▶ **Saved data entries**:
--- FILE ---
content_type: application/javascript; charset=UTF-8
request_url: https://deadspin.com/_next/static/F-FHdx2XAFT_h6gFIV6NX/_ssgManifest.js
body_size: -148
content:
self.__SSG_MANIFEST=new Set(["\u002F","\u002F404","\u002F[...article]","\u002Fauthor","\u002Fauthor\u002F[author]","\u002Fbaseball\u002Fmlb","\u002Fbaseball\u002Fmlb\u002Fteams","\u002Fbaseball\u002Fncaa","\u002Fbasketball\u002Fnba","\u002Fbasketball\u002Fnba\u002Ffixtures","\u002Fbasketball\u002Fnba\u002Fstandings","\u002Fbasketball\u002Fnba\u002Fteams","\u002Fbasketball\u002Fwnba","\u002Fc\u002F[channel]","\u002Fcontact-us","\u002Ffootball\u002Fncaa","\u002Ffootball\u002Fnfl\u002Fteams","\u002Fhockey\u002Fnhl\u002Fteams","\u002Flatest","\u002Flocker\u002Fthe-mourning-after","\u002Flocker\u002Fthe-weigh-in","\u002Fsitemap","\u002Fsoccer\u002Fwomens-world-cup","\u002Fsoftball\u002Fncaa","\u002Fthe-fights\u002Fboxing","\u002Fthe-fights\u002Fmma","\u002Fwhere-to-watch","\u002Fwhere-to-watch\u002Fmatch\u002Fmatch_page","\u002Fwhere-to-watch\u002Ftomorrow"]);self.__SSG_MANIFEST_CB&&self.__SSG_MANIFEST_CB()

* * *

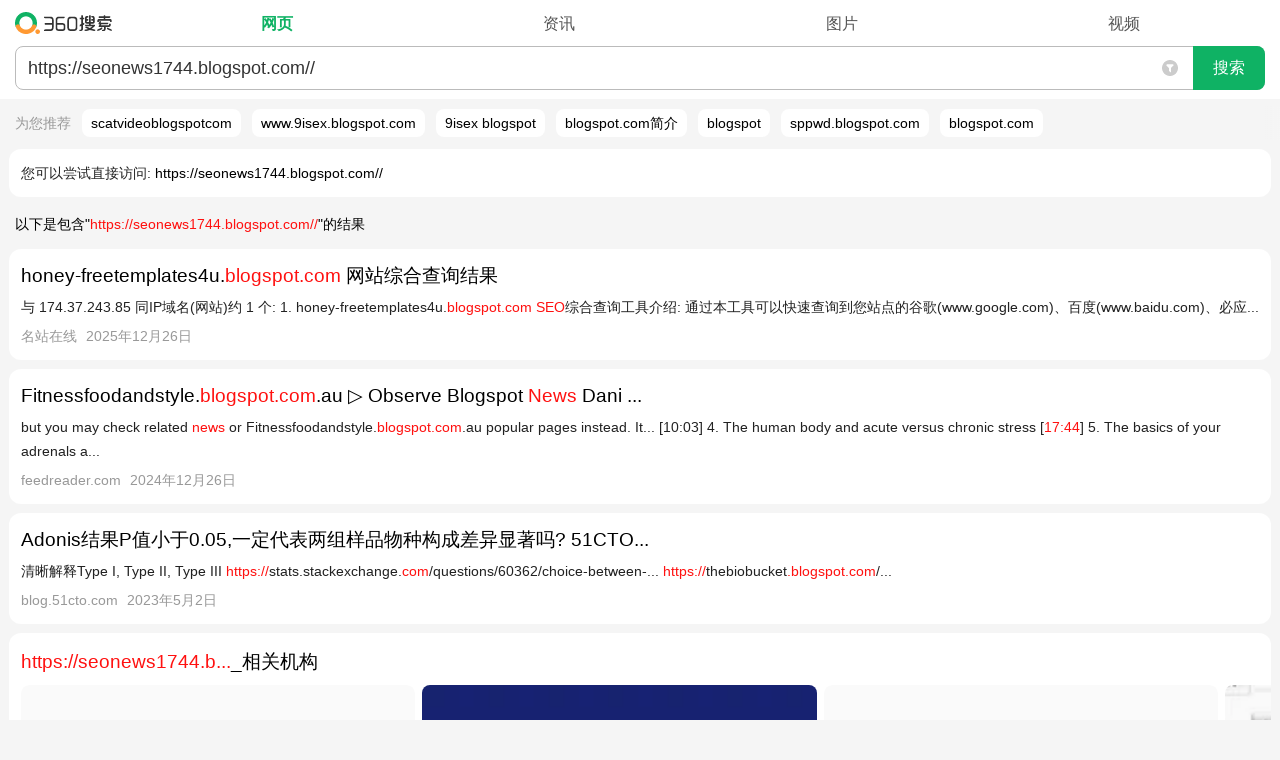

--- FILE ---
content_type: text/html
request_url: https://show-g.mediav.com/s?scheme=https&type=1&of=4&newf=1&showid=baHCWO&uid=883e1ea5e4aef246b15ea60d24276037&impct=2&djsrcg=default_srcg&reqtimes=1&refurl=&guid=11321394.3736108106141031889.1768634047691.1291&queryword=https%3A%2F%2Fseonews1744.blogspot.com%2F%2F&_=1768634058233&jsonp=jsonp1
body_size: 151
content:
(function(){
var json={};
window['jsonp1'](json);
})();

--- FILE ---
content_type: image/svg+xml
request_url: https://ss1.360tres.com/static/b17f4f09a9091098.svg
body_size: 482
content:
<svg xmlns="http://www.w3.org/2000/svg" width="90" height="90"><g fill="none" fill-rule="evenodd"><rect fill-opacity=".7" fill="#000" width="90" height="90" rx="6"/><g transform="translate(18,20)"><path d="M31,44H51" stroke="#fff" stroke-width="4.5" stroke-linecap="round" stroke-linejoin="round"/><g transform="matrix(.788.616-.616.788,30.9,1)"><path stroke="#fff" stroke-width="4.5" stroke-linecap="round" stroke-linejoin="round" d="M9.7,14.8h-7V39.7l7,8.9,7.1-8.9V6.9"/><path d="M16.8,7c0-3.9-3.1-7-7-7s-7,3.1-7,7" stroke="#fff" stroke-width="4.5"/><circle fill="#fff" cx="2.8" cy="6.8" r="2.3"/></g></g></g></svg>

▶ **EXERCISE**: Track down all lines above with the string "static" and copy them.

▶ **TASK SOLUTION**:
request_url: https://deadspin.com/_next/static/F-FHdx2XAFT_h6gFIV6NX/_ssgManifest.js
request_url: https://ss1.360tres.com/static/b17f4f09a9091098.svg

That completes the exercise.